In a table like this, the evaluation is set to be the first matched rule. So the credit score is evaluated and then the rules engine will look at if the investment total meets the threshold and then if the annual salary also meets the threshold to determine the Credit Risk for the incoming applicant.

Because of the readability of DMN, both business and IT users can understand the decision management and business rules in the notation. This provides an effective way for teams and departments to collaborate in defining a decision model. These collaborating departments include:

  • Business professionals responsible for overseeing and supervising decisions
  • Analysts—business or functional—tasked with documentation the initial requirements for specifying the decision models and associated logic
  • Developers responsible for workflow automation that will use the decision model

How DMN can be leveraged

DMN is effective as a standalone technology as well as working well with both Business Process Modeling and Notation (BPMN) and Case Management Modeling and Notation (CMMN) standards. With BPMN, a unique activity called a Business Rule Task is used to denote using a business rule engine that accepts inputs and provides outputs based on business rules.

DMN can be used for complex, multi-criteria business rules but also provides a foundation to help stakeholders understand those complex rules. DMN uses easy-to-consume readable diagrams and often decision tables to help in the comprehension of business rules. Modeling the business rules with DMN encourages discussion on the scope of the business rules.

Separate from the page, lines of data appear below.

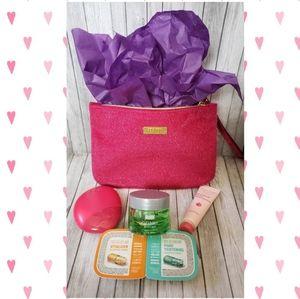 5 Pc Ipsy Glam Bag Mixed Beauty Bundle Gift Set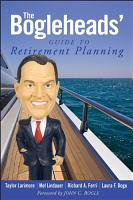 The Bogleheads  Guide to Retirement Planning PDF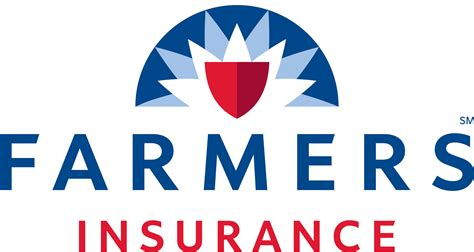 Root insurance uses an app to monitor your driving and hopefully reward you with a better auto insurance quote. Farmers Rolls Out Broad Ridesharing Endorsement for California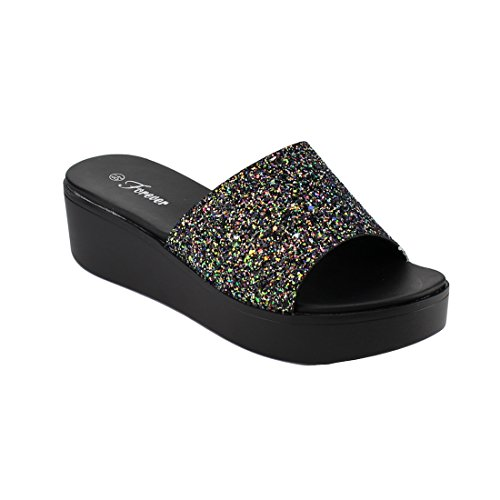 FOREVER FQ46 Women's Glitter Wide Band Wedge Heel Slide Sandals, Color Multi, Size:10 Glitter Wedge Sandals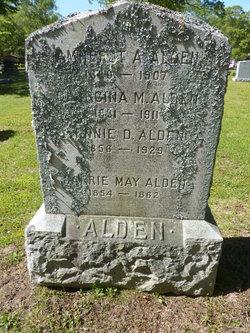Amherst A. Alden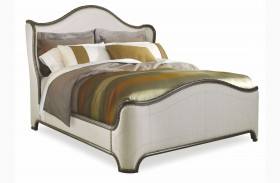 Chateaux Walnut King Upholstered Shelter Bed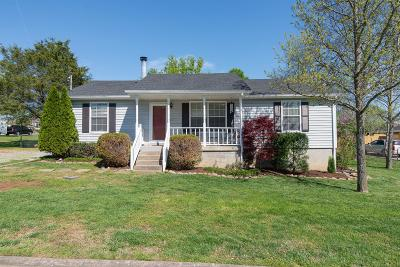 Lavergne Single Family Home Under Contract - Showing: 587 Woodcrest Dr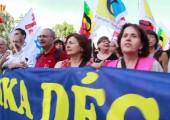 Alter Summit / Atenas 2013 – Report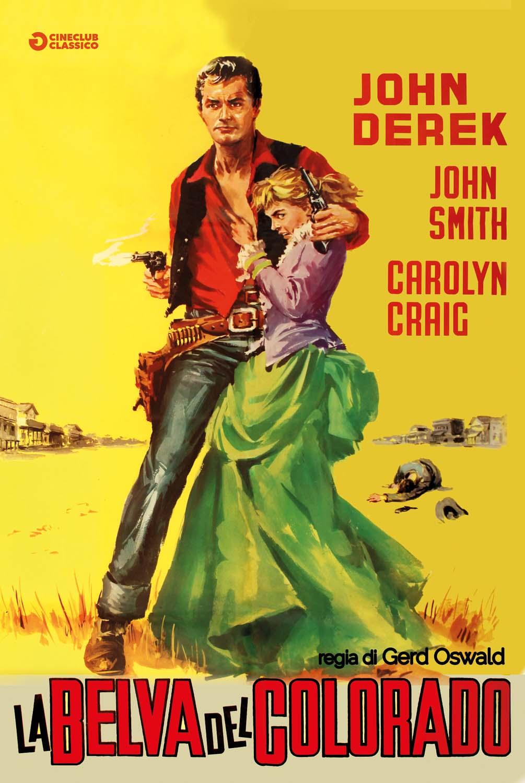 LA BELVA DEL COLORADO (DVD)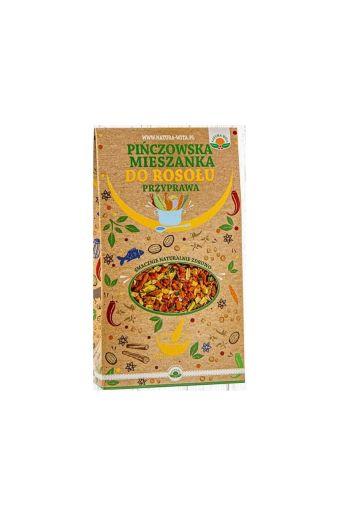 Spice Mixture for Broth 80g  / Pińczowska mieszanka do rosołu przyprawa 80g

By separating the business rule logic from your process diagram, you reduce both the effort and the risk of building your process orchestration. You can focus directly on the definition of your business rules by providing clear and simply defined decision tables. You can also test and verify your business rules outside of your process definition.

DMN models allow you to develop a library of reusable business rules across many models and establish an organized framework for the creation and oversight of predictive analytic models.

Camunda and DMN

Camunda uses DMN as the decision engine which is executed by our cloud-native workflow and decision engine, Zeebe. With Camunda’s implementation of DMN, business stakeholders and IT teams can work together to implement business rules and automate business decisions using DMN, which is a global standard for decision modeling and automation.

As explained, decisions are an essential part of most business processes. Camunda’s Zeebe provides the execution of the processes and DMN models at scale, ensuring exceptional performance, resilience, and security.